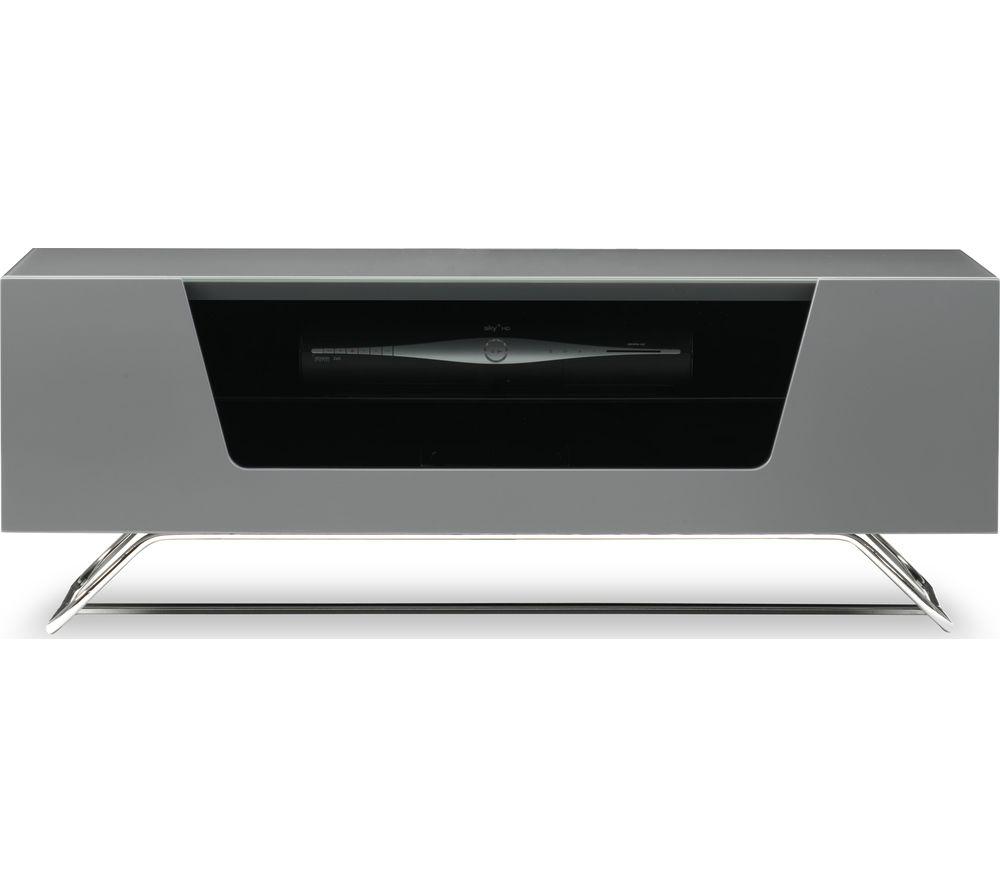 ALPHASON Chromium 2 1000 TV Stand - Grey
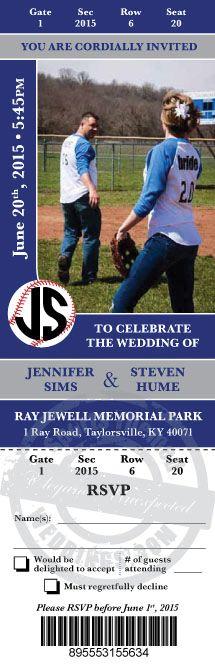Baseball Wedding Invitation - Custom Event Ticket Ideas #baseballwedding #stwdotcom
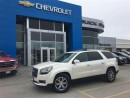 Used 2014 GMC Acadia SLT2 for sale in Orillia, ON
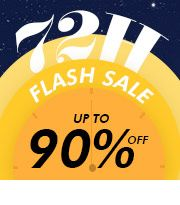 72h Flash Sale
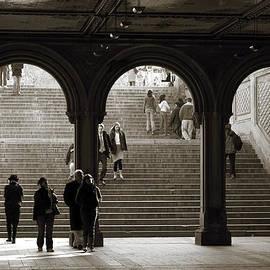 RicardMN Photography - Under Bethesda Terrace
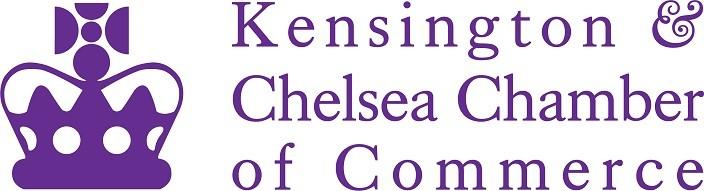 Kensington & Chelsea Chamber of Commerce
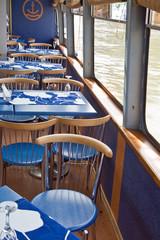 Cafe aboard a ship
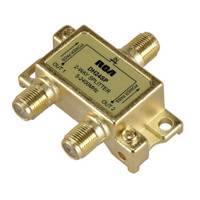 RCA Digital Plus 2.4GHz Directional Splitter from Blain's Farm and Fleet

--

Exercise instructions: The required output consists only of the lines from the one containing "72h Flash Sale" to the last line of the material, reproduced exactly, pictures excluded.

Task output:
 72h Flash Sale
 RicardMN Photography - Under Bethesda Terrace
 Kensington & Chelsea Chamber of Commerce
 Cafe aboard a ship
 RCA Digital Plus 2.4GHz Directional Splitter from Blain's Farm and Fleet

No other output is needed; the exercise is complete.